● **SET PROBLEM**
Transcribe the records that follow. Keep every word exactly, and drop the pictures.

● **EXERCISE DATA**

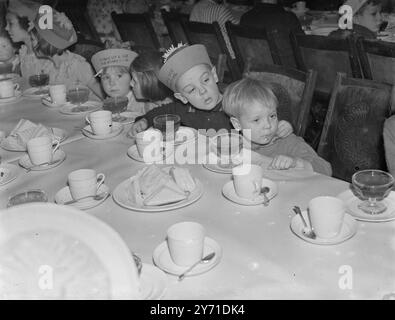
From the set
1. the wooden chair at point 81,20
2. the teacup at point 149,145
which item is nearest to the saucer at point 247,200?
the teacup at point 149,145

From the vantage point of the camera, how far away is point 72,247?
736 millimetres

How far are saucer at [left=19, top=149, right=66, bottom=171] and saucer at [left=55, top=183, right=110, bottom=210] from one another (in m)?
0.21

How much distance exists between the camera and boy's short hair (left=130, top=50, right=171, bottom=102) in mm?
2424

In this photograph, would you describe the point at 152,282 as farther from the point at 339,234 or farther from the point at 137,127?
the point at 137,127

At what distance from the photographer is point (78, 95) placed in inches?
95.8

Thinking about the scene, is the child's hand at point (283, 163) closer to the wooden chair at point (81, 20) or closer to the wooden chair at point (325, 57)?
the wooden chair at point (325, 57)

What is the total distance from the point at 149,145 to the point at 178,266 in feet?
2.28

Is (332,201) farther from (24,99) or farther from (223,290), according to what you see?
(24,99)

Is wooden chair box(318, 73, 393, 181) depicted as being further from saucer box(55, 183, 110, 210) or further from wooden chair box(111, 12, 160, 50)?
wooden chair box(111, 12, 160, 50)

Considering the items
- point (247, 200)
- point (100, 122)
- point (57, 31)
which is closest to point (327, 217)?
point (247, 200)

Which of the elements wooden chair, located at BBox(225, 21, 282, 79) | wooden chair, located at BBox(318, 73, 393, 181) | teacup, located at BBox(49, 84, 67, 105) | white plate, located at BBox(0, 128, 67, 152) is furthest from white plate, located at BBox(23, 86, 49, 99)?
wooden chair, located at BBox(318, 73, 393, 181)

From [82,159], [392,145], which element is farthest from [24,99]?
[392,145]

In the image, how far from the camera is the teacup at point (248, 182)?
1.34m

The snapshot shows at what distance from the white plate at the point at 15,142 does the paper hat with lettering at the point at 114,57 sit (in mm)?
667
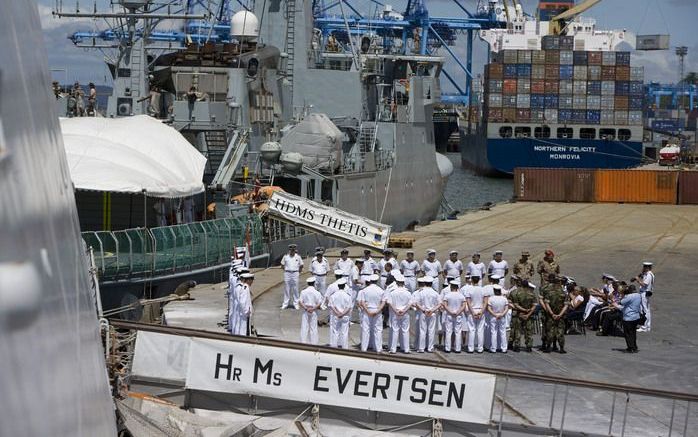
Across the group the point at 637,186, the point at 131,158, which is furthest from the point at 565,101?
the point at 131,158

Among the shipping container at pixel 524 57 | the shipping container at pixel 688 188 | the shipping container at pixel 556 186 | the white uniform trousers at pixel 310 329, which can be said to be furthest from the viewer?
the shipping container at pixel 524 57

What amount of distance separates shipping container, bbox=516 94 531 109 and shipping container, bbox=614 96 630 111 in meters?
6.67

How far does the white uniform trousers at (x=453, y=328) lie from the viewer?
15.2 meters

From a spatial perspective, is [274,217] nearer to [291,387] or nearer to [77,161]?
[77,161]

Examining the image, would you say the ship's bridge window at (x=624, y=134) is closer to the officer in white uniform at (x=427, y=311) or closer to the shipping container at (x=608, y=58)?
the shipping container at (x=608, y=58)

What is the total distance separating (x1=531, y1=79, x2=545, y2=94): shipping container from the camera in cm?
8106

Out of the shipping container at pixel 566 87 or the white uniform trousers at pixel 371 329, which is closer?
the white uniform trousers at pixel 371 329

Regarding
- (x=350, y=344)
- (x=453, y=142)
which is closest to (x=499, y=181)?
(x=453, y=142)

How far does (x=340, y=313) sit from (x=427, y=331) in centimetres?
150

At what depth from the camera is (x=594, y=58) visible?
79812 millimetres

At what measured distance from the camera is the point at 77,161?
20312 mm

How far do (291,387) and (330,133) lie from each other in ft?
60.6

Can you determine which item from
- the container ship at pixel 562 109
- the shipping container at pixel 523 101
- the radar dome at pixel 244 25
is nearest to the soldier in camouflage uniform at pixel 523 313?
the radar dome at pixel 244 25

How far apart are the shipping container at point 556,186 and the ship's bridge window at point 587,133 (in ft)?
94.5
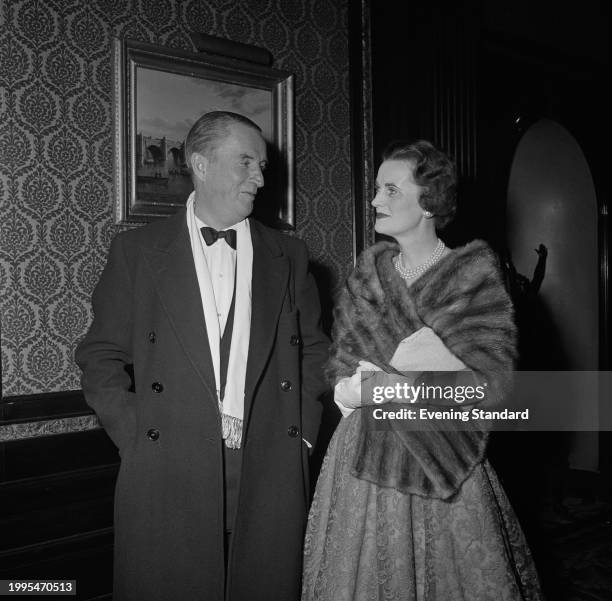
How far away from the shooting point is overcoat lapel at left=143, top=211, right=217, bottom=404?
2.15 metres

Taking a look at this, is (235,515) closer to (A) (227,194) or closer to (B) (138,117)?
(A) (227,194)

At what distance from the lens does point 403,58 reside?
3.86m

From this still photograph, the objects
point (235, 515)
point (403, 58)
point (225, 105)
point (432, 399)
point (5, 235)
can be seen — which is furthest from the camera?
point (403, 58)

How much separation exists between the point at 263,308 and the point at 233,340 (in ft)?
0.55

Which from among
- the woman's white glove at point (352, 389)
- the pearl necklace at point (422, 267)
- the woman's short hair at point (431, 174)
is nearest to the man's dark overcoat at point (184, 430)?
the woman's white glove at point (352, 389)

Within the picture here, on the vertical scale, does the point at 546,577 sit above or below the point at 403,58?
below

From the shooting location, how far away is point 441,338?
6.63ft

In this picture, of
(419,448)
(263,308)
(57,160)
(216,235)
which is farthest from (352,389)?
(57,160)

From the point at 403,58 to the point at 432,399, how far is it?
2.56 meters

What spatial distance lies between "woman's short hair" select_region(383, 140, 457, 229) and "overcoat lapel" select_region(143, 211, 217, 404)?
81 cm

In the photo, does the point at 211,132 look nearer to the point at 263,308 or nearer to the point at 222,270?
the point at 222,270

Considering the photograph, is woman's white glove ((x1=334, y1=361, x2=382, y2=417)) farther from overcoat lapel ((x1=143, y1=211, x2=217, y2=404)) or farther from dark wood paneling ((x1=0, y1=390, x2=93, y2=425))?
dark wood paneling ((x1=0, y1=390, x2=93, y2=425))

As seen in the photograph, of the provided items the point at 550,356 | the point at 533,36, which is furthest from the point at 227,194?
the point at 550,356

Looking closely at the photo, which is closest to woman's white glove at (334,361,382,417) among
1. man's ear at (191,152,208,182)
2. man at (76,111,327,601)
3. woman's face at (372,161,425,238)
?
man at (76,111,327,601)
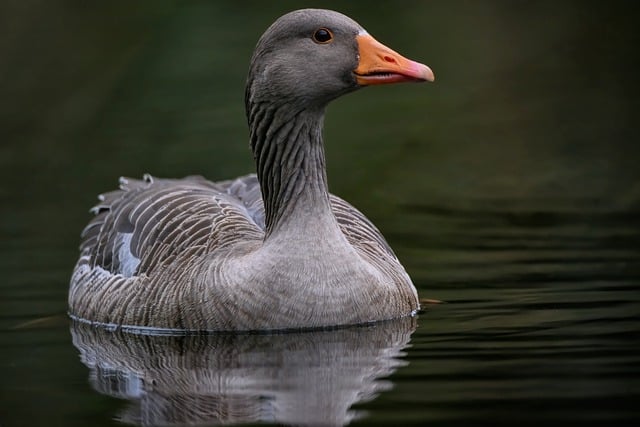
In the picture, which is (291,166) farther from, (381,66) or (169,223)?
(169,223)

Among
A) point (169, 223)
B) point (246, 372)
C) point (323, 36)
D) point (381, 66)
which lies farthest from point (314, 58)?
point (246, 372)

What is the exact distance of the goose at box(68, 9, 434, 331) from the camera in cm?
1231

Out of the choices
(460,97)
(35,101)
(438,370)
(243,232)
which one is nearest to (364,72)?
(243,232)

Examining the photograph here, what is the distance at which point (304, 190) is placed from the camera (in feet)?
42.0

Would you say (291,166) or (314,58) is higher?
(314,58)

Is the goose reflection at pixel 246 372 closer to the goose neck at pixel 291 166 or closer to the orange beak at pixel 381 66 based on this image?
the goose neck at pixel 291 166

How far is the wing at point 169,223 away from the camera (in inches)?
536

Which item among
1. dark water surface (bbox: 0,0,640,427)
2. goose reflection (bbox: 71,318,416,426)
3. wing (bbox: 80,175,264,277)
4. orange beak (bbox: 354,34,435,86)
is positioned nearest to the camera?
goose reflection (bbox: 71,318,416,426)

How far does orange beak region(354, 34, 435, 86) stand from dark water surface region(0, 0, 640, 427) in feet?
7.21

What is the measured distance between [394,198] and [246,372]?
32.7ft

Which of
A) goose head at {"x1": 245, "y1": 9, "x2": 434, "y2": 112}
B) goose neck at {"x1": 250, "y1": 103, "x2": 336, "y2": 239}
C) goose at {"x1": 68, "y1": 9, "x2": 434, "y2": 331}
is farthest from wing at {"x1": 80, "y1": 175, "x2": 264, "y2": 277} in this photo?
goose head at {"x1": 245, "y1": 9, "x2": 434, "y2": 112}

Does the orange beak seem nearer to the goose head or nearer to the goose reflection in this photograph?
the goose head

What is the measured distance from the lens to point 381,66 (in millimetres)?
12375

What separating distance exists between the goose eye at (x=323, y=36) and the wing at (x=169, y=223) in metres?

● **FINISHED EXERCISE**
From the set
1. the wooden chair at point 81,20
2. the teacup at point 149,145
which item is nearest to the saucer at point 247,200?
the teacup at point 149,145

From the vantage point of the camera, how far away is point 72,247?
736 millimetres

How far are saucer at [left=19, top=149, right=66, bottom=171] and saucer at [left=55, top=183, right=110, bottom=210] from one another (in m)?
0.21

How much distance exists between the camera and boy's short hair (left=130, top=50, right=171, bottom=102) in mm?
2424

In this photograph, would you describe the point at 152,282 as farther from the point at 339,234 or farther from the point at 137,127?
the point at 137,127

At what distance from the photographer is point (78, 95) placed in inches?
95.8

Thinking about the scene, is the child's hand at point (283, 163) closer to the wooden chair at point (81, 20) or closer to the wooden chair at point (325, 57)?
the wooden chair at point (325, 57)

What is the total distance from the point at 149,145 to the point at 178,266 in feet?
2.28

Is (332,201) farther from (24,99) or farther from (223,290), according to what you see?
(24,99)

Is wooden chair box(318, 73, 393, 181) depicted as being further from saucer box(55, 183, 110, 210) or further from wooden chair box(111, 12, 160, 50)?
wooden chair box(111, 12, 160, 50)

Considering the items
- point (247, 200)
- point (100, 122)
- point (57, 31)
which is closest to point (327, 217)?
point (247, 200)

Which of the elements wooden chair, located at BBox(225, 21, 282, 79) | wooden chair, located at BBox(318, 73, 393, 181) | teacup, located at BBox(49, 84, 67, 105) | white plate, located at BBox(0, 128, 67, 152) is furthest from white plate, located at BBox(23, 86, 49, 99)?
wooden chair, located at BBox(318, 73, 393, 181)

From [82,159], [392,145], which element is farthest from [24,99]?
[392,145]

In the image, how far from the camera is the teacup at point (248, 182)?
1.34m

The snapshot shows at what distance from the white plate at the point at 15,142 does the paper hat with lettering at the point at 114,57 sit (in mm)?
667
Across the group the point at 637,186, the point at 131,158, which is furthest from the point at 565,101?
the point at 131,158

Among the shipping container at pixel 524 57 | the shipping container at pixel 688 188 | the shipping container at pixel 556 186 | the white uniform trousers at pixel 310 329, which can be said to be furthest from the viewer?
the shipping container at pixel 524 57

What amount of distance separates shipping container, bbox=516 94 531 109 and shipping container, bbox=614 96 630 111 in meters?
6.67

How far does the white uniform trousers at (x=453, y=328) lie from the viewer?
15.2 meters

From a spatial perspective, is [274,217] nearer to [291,387] or nearer to [77,161]?
[77,161]

Examining the image, would you say the ship's bridge window at (x=624, y=134) is closer to the officer in white uniform at (x=427, y=311) or closer to the shipping container at (x=608, y=58)?
the shipping container at (x=608, y=58)

What is the total distance separating (x1=531, y1=79, x2=545, y2=94): shipping container from the camera in cm?
8106

Out of the shipping container at pixel 566 87 or the white uniform trousers at pixel 371 329, which is closer?
the white uniform trousers at pixel 371 329

Regarding
- (x=350, y=344)
- (x=453, y=142)
which is closest to (x=499, y=181)?
(x=453, y=142)

How far does (x=340, y=313) sit from (x=427, y=331) in centimetres?
150

At what depth from the camera is (x=594, y=58) visible?
79812 millimetres

At what measured distance from the camera is the point at 77,161?
20312 mm

How far do (291,387) and (330,133) lie from each other in ft?
60.6

Can you determine which item from
- the container ship at pixel 562 109
- the shipping container at pixel 523 101
- the radar dome at pixel 244 25
is nearest to the soldier in camouflage uniform at pixel 523 313?
the radar dome at pixel 244 25

How far apart are the shipping container at point 556,186 and the ship's bridge window at point 587,133 (in ft)?
94.5
How far away from the shooting point is overcoat lapel at left=143, top=211, right=217, bottom=404?
2.15 metres

Taking a look at this, is (235,515) closer to (A) (227,194) or closer to (B) (138,117)?
(A) (227,194)

At what distance from the lens does point 403,58 reside?
3.86m

From this still photograph, the objects
point (235, 515)
point (403, 58)
point (225, 105)
point (432, 399)
point (5, 235)
can be seen — which is furthest from the camera?
point (403, 58)

How much separation exists between the point at 263,308 and the point at 233,340 (in ft)?
0.55

Which from among
- the woman's white glove at point (352, 389)
- the pearl necklace at point (422, 267)
- the woman's short hair at point (431, 174)
is nearest to the man's dark overcoat at point (184, 430)?
the woman's white glove at point (352, 389)

Within the picture here, on the vertical scale, does the point at 546,577 sit above or below the point at 403,58?
below

From the shooting location, how far away is point 441,338?
6.63ft

In this picture, of
(419,448)
(263,308)
(57,160)
(216,235)
which is farthest from (352,389)?
(57,160)

From the point at 403,58 to the point at 432,399, how far is it?
2.56 meters

What spatial distance lies between "woman's short hair" select_region(383, 140, 457, 229) and "overcoat lapel" select_region(143, 211, 217, 404)?
81 cm

In the photo, does the point at 211,132 look nearer to the point at 263,308 or nearer to the point at 222,270?
the point at 222,270

Considering the photograph, is woman's white glove ((x1=334, y1=361, x2=382, y2=417)) farther from overcoat lapel ((x1=143, y1=211, x2=217, y2=404)) or farther from dark wood paneling ((x1=0, y1=390, x2=93, y2=425))?
dark wood paneling ((x1=0, y1=390, x2=93, y2=425))

As seen in the photograph, of the provided items the point at 550,356 | the point at 533,36, which is furthest from the point at 227,194?
the point at 550,356

Looking closely at the photo, which is closest to woman's white glove at (334,361,382,417) among
1. man's ear at (191,152,208,182)
2. man at (76,111,327,601)
3. woman's face at (372,161,425,238)
?
man at (76,111,327,601)
In the picture, which is (291,166) farther from, (381,66) or (169,223)?
(169,223)

Among
A) point (169, 223)
B) point (246, 372)
C) point (323, 36)
D) point (381, 66)
which lies farthest from point (314, 58)?
point (246, 372)

What is the exact distance of the goose at box(68, 9, 434, 331) from the camera in cm?
1231

Out of the choices
(460,97)
(35,101)
(438,370)
(243,232)
which one is nearest to (364,72)?
(243,232)

Examining the photograph here, what is the distance at which point (304, 190) is placed from the camera (in feet)?
42.0

Would you say (291,166) or (314,58) is higher?
(314,58)

Is the goose reflection at pixel 246 372 closer to the goose neck at pixel 291 166 or closer to the orange beak at pixel 381 66 based on this image?
the goose neck at pixel 291 166

How far is the wing at point 169,223 away from the camera (in inches)?
536

Which item among
1. dark water surface (bbox: 0,0,640,427)
2. goose reflection (bbox: 71,318,416,426)
3. wing (bbox: 80,175,264,277)
4. orange beak (bbox: 354,34,435,86)
is positioned nearest to the camera?
goose reflection (bbox: 71,318,416,426)

How far does orange beak region(354, 34, 435, 86) stand from dark water surface region(0, 0, 640, 427) in feet?
7.21

What is the measured distance between [394,198] and [246,372]?
32.7ft

Which of
A) goose head at {"x1": 245, "y1": 9, "x2": 434, "y2": 112}
B) goose neck at {"x1": 250, "y1": 103, "x2": 336, "y2": 239}
C) goose at {"x1": 68, "y1": 9, "x2": 434, "y2": 331}
is farthest from wing at {"x1": 80, "y1": 175, "x2": 264, "y2": 277} in this photo?
goose head at {"x1": 245, "y1": 9, "x2": 434, "y2": 112}

Does the orange beak seem nearer to the goose head or nearer to the goose reflection in this photograph?
the goose head

What is the measured distance from the lens to point 381,66 (in millimetres)?
12375

What separating distance exists between the goose eye at (x=323, y=36) and the wing at (x=169, y=223) in metres?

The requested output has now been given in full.